Bilmiyordum öyle de kullanıldığını. Anlam aynı: "how many a generation = how many generations".


----------



## ibraheemkhalil

Rica etsem bu yapının hangi hallerde/durumlarda kullanabileceğini biri bana anlatabilirmi


----------



## analeeh

Normal ingilizcede kullanılmaz. Eski, kulağa garip gelen bir yapı.


----------



## Cagsak

ibraheemkhalil said:


> Hepinize kolay gelsin arkadaşlar
> Sizden bir iki sorumu cevaplandırmanızı rica edeceğim
> How Many A Levels Can You Take
> how many an american tail movies are there
> Bu a and an belirsizlik eklerinin mantığını çözemiyorum
> A and an kaldırsak cümlenin anlamı bozulur mu yada bunlar cümleye nasıl bir anlam verir
> 
> ikinci sorum
> Yanınızda kaç işçi çalıştırmaktasınız
> How many workers Have you been getting worked
> Bu cümle doğru mu
> Herkese teşekkürler


İlk soru için hiç bir fikrim yok daha önce bu tarz cümle görmedim.
İkinci sorunuzdaki cümleyi şöyle yazabilirsiniz;
How many employees have been working for you?


----------



## RimeoftheAncientMariner

Yanınızda kaç işçi çalıştırmaktasınız
 how many men ( persons, daha uygun ) do you have, at your disposal ( and at work ) ?


----------



## shiningstar

"How many people do you employ?" denmesi yeterli bence.

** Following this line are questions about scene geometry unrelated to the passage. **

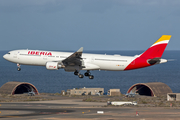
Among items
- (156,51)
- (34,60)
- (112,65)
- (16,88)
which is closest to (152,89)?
(16,88)

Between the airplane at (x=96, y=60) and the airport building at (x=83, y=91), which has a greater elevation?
the airplane at (x=96, y=60)

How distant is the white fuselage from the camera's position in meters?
72.3

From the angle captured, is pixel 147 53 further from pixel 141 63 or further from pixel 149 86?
pixel 149 86

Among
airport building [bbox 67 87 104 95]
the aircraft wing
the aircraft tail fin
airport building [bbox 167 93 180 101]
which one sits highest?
the aircraft tail fin

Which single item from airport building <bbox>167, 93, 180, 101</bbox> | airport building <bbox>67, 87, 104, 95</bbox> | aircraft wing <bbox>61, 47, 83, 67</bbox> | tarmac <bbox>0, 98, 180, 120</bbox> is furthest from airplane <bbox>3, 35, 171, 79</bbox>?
airport building <bbox>67, 87, 104, 95</bbox>

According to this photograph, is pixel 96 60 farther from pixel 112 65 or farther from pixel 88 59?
pixel 112 65

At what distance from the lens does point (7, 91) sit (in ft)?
422

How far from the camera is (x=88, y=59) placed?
240ft

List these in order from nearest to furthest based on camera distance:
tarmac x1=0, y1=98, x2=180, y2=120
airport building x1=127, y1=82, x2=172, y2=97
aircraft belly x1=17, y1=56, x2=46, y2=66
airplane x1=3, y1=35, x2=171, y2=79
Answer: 1. tarmac x1=0, y1=98, x2=180, y2=120
2. airplane x1=3, y1=35, x2=171, y2=79
3. aircraft belly x1=17, y1=56, x2=46, y2=66
4. airport building x1=127, y1=82, x2=172, y2=97

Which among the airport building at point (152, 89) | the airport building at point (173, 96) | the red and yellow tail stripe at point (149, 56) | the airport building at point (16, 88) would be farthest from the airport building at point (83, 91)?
the red and yellow tail stripe at point (149, 56)

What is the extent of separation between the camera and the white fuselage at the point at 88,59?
237 feet

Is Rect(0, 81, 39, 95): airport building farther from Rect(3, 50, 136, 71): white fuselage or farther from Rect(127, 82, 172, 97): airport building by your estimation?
Rect(3, 50, 136, 71): white fuselage

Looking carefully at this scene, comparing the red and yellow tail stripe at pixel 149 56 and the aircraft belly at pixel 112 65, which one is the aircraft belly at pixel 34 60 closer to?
the aircraft belly at pixel 112 65

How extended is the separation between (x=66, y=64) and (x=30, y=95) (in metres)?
55.6
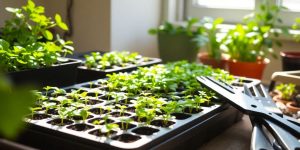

at one's disposal = emri altında bulunan ancak bu ifade daha çok nesneler için kullanılır yani bir araç veya alet, ofis vs. o şahsin kullanımına verilmiştir. İnsanlar için kullanılmaz


----------



## RimeoftheAncientMariner

Definition of AT SOMEONE'S DISPOSAL 

do you need ile başlayan....


----------



## misi2991

Başka alternatifler şunlar olabilir:
How many workers do you have?
How many people do you have working for/with you?


----------